Armstrong currently favours a white broderie anglaise shirt by Alexander McQueen with a scalloped collar. He says this is a way to approach the trend as a beginner. “You could do something where it’s beaded, but it’s a white shirt and the beads are white,” he says. “It’s more [about the] detail than a big showstopper.”

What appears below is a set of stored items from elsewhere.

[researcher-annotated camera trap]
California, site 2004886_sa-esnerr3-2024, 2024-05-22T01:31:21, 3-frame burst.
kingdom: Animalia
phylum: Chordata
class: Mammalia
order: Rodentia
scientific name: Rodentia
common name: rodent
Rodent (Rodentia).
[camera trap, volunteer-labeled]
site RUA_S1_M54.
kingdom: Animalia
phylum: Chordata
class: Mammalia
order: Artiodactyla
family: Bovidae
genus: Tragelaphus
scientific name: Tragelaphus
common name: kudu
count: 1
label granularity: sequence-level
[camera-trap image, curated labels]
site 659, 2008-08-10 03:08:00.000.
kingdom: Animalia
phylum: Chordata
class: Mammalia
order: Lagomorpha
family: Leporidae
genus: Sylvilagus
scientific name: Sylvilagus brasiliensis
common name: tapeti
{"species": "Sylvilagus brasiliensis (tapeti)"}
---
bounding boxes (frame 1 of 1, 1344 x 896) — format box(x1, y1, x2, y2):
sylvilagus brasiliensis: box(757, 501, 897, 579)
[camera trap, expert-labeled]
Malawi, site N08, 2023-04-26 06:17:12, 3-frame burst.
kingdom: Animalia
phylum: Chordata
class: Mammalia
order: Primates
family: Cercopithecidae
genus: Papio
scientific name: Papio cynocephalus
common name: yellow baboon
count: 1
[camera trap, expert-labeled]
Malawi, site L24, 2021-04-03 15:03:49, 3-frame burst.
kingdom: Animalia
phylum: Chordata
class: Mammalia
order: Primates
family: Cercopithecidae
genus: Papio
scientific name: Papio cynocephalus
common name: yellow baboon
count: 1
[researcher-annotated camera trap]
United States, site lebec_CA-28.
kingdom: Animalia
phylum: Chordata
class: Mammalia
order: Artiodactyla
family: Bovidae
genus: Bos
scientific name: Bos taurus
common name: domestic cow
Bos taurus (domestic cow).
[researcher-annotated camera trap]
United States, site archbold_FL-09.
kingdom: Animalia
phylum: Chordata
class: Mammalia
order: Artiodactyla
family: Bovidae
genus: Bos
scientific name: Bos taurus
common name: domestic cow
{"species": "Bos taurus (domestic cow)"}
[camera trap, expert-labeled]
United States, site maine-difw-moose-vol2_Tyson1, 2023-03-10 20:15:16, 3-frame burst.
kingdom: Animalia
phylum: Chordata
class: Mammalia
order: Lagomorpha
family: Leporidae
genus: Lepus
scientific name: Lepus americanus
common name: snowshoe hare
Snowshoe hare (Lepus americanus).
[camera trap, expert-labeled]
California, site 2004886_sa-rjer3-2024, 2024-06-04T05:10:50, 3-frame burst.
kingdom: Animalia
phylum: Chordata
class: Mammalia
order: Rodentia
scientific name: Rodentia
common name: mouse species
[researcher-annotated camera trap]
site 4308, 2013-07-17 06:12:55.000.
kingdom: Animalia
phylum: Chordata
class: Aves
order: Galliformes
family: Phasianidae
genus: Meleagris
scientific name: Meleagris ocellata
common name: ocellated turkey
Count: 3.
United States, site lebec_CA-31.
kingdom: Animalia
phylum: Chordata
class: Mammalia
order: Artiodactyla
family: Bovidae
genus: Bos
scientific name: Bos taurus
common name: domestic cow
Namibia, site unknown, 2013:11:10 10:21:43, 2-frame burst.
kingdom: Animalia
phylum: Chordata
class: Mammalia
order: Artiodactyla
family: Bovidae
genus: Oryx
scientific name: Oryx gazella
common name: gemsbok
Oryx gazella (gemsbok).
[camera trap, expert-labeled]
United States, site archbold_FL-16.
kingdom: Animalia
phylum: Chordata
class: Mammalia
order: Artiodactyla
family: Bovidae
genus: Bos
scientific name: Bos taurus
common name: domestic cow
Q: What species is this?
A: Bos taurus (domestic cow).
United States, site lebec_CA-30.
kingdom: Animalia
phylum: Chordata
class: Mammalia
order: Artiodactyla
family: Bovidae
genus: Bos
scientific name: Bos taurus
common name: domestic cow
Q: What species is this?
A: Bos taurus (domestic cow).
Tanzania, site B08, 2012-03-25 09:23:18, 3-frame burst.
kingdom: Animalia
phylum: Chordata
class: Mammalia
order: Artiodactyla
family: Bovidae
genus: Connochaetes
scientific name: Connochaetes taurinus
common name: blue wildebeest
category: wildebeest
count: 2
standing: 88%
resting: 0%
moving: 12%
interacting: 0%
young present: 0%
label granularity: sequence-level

With beading, printing and detail, these collars are also able to bring a craft-focused feel to an item – a quality that we are craving at the moment. “I would say, as an overall feeling, there’s an artisanal vibe,” Armstrong says. “I think people want to feel like that. If they’re buying something that they’re spending money on, it needs to be something special.”
Because the surface area is small, collars could be seen as an ideal way to experiment where you might not otherwise. In fact, they’re much easier to embrace than an all-guns-blazing style change. “You could wear a kind of a simple outfit, but if you’ve got a shirt that has some kind of embellishment on the collar, that’s the statement you make,” Armstrong says. He adds that they work as a way to elevate evening dressing without wearing a suit.
It’s interesting to note that such a small detail can be quietly radical, too. “If you think about men’s formal wardrobes, the collar is the signifier, that’s what makes it a formal thing,” Doig says. “This is making it a bit playful and sensual, subverting that heteronormative captain of industry aesthetic.” Collars this season? They might be small, but they sure have a lot to say.